Seat: 1.750 Euro (Mii), 3.000 Euro (Ibiza, nur Benziner), 5.000 Euro (Leon, Toledo), 8.000 Euro (Alhambra). Zusätzlich 2.000 Euro Zukunftsprämie beim Kauf eines Erdgas-Autos (CNG).

Skoda: 1.750 Euro (Citigo), 3.000 Euro (Fabia), 3.500 Euro (Rapid), 4.000 Euro (Yeti), 5.000 Euro (Octavia, Superb). Zusätzlich 1.000 Euro CNG-Zukunftsprämie.

Toyota: 2.000 Euro beim Kauf eines Hybridmodells plus 2.000 Euro Hybrid-Prämie extra.

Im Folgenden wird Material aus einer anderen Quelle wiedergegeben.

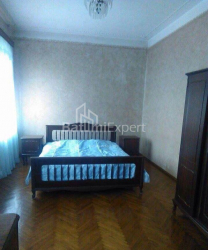 Բնակարան 6-комн 210 m² - Յուրիևսկայա, Batumi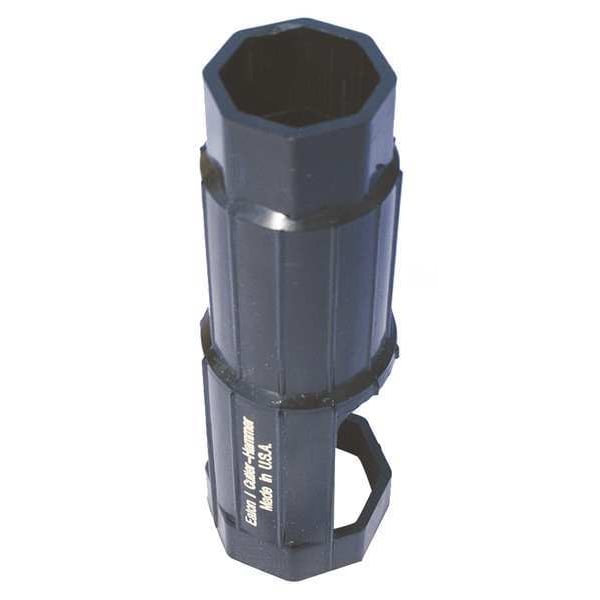 Llave Eaton, Para Botones Pulsadores de 30mm - HT8WRENCH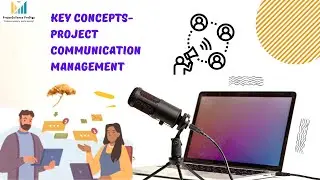 Effective Project Communication | Models, Methods & 5C&rsquo;s for Success!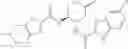 Fig. 663 - Diamine Derivatives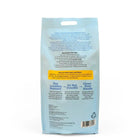 Catmos Odour Sealing Clumping Cat Litter  Unscented, 5kg - Zigly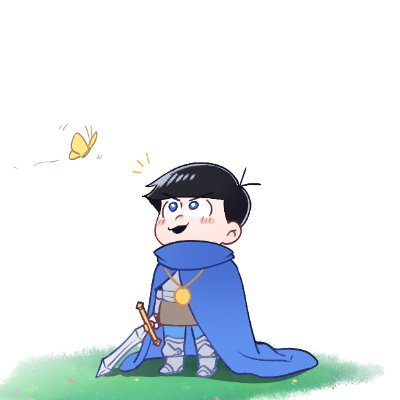 赤唯⚔低浮上さんのプロフィール画像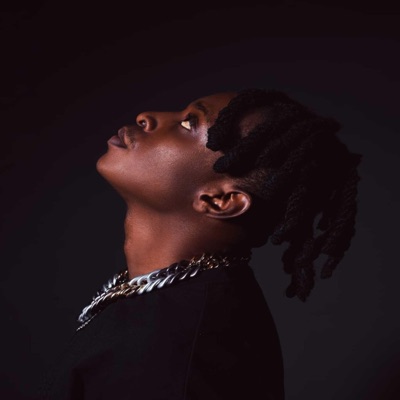 On Repeat (feat. Enzzy boi & Ego!) - Single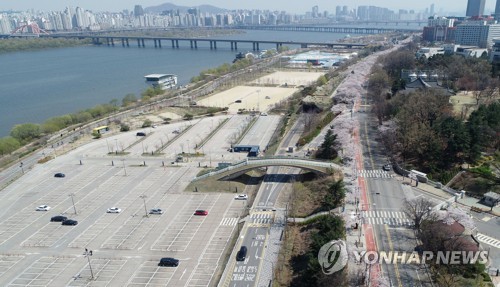 입국자·만민교회 신도 남편·의정부성모 의사 확진(종합2보)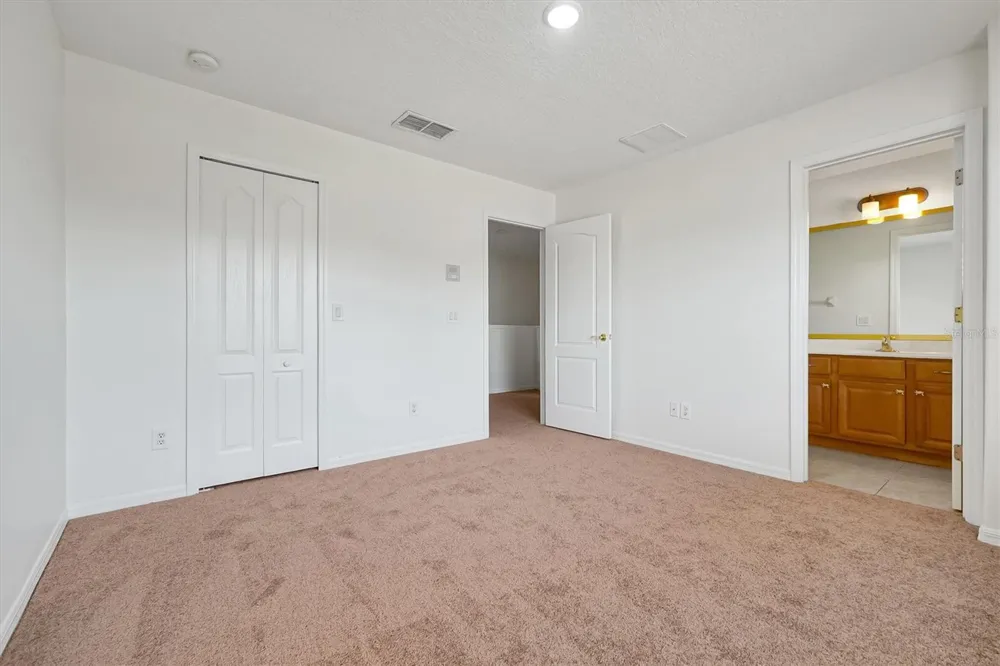 554 PALIO COURT Ocoee, FL 34761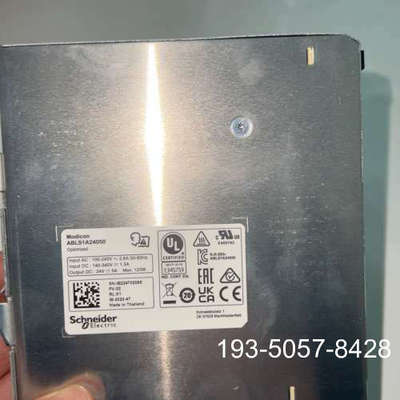 原装正品ABLS1A24050 价格详谈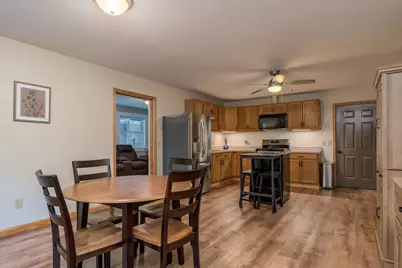 1139 Birch Avenue, Mankato, MN 56001 - Photo 32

VW: 2.000 Euro (up!), 3.000 Euro (Polo), 5.000 Euro (Golf, Golf Sportsvan, Golf Variant, Tiguan, Tiguan Allspace, Beetle Cabrio), 6.000 Euro (Touran), 8.000 Euro (Passat, Arteon, Sharan), 10.000 Euro (Touareg, Multivan). Ergänzend gewährte Zukunftsprämien: 1.000 Euro (Erdgas CNG), 1.785 (Hybridmodell), 2.380 Euro (Elektroauto).

Voraussetzung ist in aller Regel, dass das Alt-Auto mindestens sechs Monate auf seinen aktuellen Besitzer zugelassen gewesen ist. Und: Die Abwrack-Aktion ist bis zum Jahresende beschränkt.